Презрение стало абсолютным после двух лет, проведенных в Германии Гитлера, куда молодой свежеиспеченный младший лейтенант Эрнст Сэвеску был направлен на стажировку. Потом, менее чем через год после его возвращения из Германии, началась война на Востоке.

Его энтузиазму тогда не было границ. И он был очень удивлен, когда обнаружил, что солдаты не разделяют этого его энтузиазма. Он не мог понять, как это они не понимают, что участие Румынии в войне на Востоке является для нее большой честью.

«Ни при каких обстоятельствах не забывай вести себя как настоящий немец», — говорила ему мать.

Нет, этого он никогда не забывал. Не забыл и тогда, когда был на фронте. Он вел себя как «настоящий немец», когда грозил пистолетом и обрушивал удары хлыста на тех солдат своего взвода, которые не хотели умирать во имя победы Гитлера.

Он вел себя не только как «настоящий немец», но и как верный сторонник Гитлера, продолжая верить после Сталинграда и других громких поражений в конечную победу Гитлера. Он продолжал верить в нее, когда со своим взводом занимал укрепленную позицию на фронте в Молдавии. Эта вера рухнула лишь тогда, когда русские прорвали фронт и гитлеровцев охватило замешательство. Поняв, что все потеряно, Сэвеску отступил с колонной немецких танков.

Убегая от наступающих советских войск, он намеревался не останавливаться до самой Германии. В дальнейшем, однако, как настоящий гитлеровец, он снова предложил им свои услуги.

Так оказалось, что лейтенант Эрнст Сэвеску стал допрашивать румынских пленных.

* * *

Траян Думбрава, считая, что лейтенант Эрнст Сэвеску играет очень важную роль, не мог найти ответа на мучивший его вопрос и потому в конце концов решил не думать больше о лейтенанте.

«В конечном счете, какой теперь в этом смысл? Все равно через несколько часов меня расстреляют».

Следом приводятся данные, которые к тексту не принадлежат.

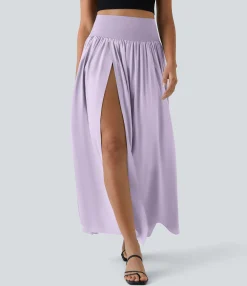 Maxi & Midi Skirts|Flowy Skirts<HALARA Breezeful™ High Waisted Split 2-in-1 Flowy Quick Dry Maxi Casual Skirt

Отделавшись от мыслей о лейтенанте Сэвеску, Думбрава вдруг почувствовал, что проголодался. Впрочем, прошло уже около суток с тех пор, как у него не было и крошки во рту.

…И только теперь, почувствовав, что голод переворачивает все его внутренности, Думбрава стал сомневаться, что его расстреляют до рассвета. Возможно, немцы решили сломить его голодом. Но это им не удастся. Не удастся, даже если подвергнут его самым жестоким мукам.

Все же ему страшно хотелось есть. Иногда ему случалось не есть по трое суток, и все же он никогда не испытывал такого мучительного голода.

Разозлившись, он подошел к двери и начал колотить в нее кулаками.

— Эй вы там, не думаете дать и мне что-нибудь поесть?

Он колотил так сильно, что у него заболели кулаки.

Никто ему не ответил. Больше того, он даже не услышал шагов часового! Вместе с темнотой на село опустилась какая-то необычная тишина. Стихли и автоматные очереди.

— Эй, не слышишь? Часовой! Подойди сюда, мне нужно тебе что-то сказать! — И на этот раз он сопровождал свои слова ударами в дверь.

Однако любопытное дело! Даже теперь ему никто не ответил, снаружи не донеслось никакого шума. Как же понимать эту неестественную тишину? Предположить, что часовой затаился, ему доставляет удовольствие не отвечать, чтобы таким образом поиздеваться над ним?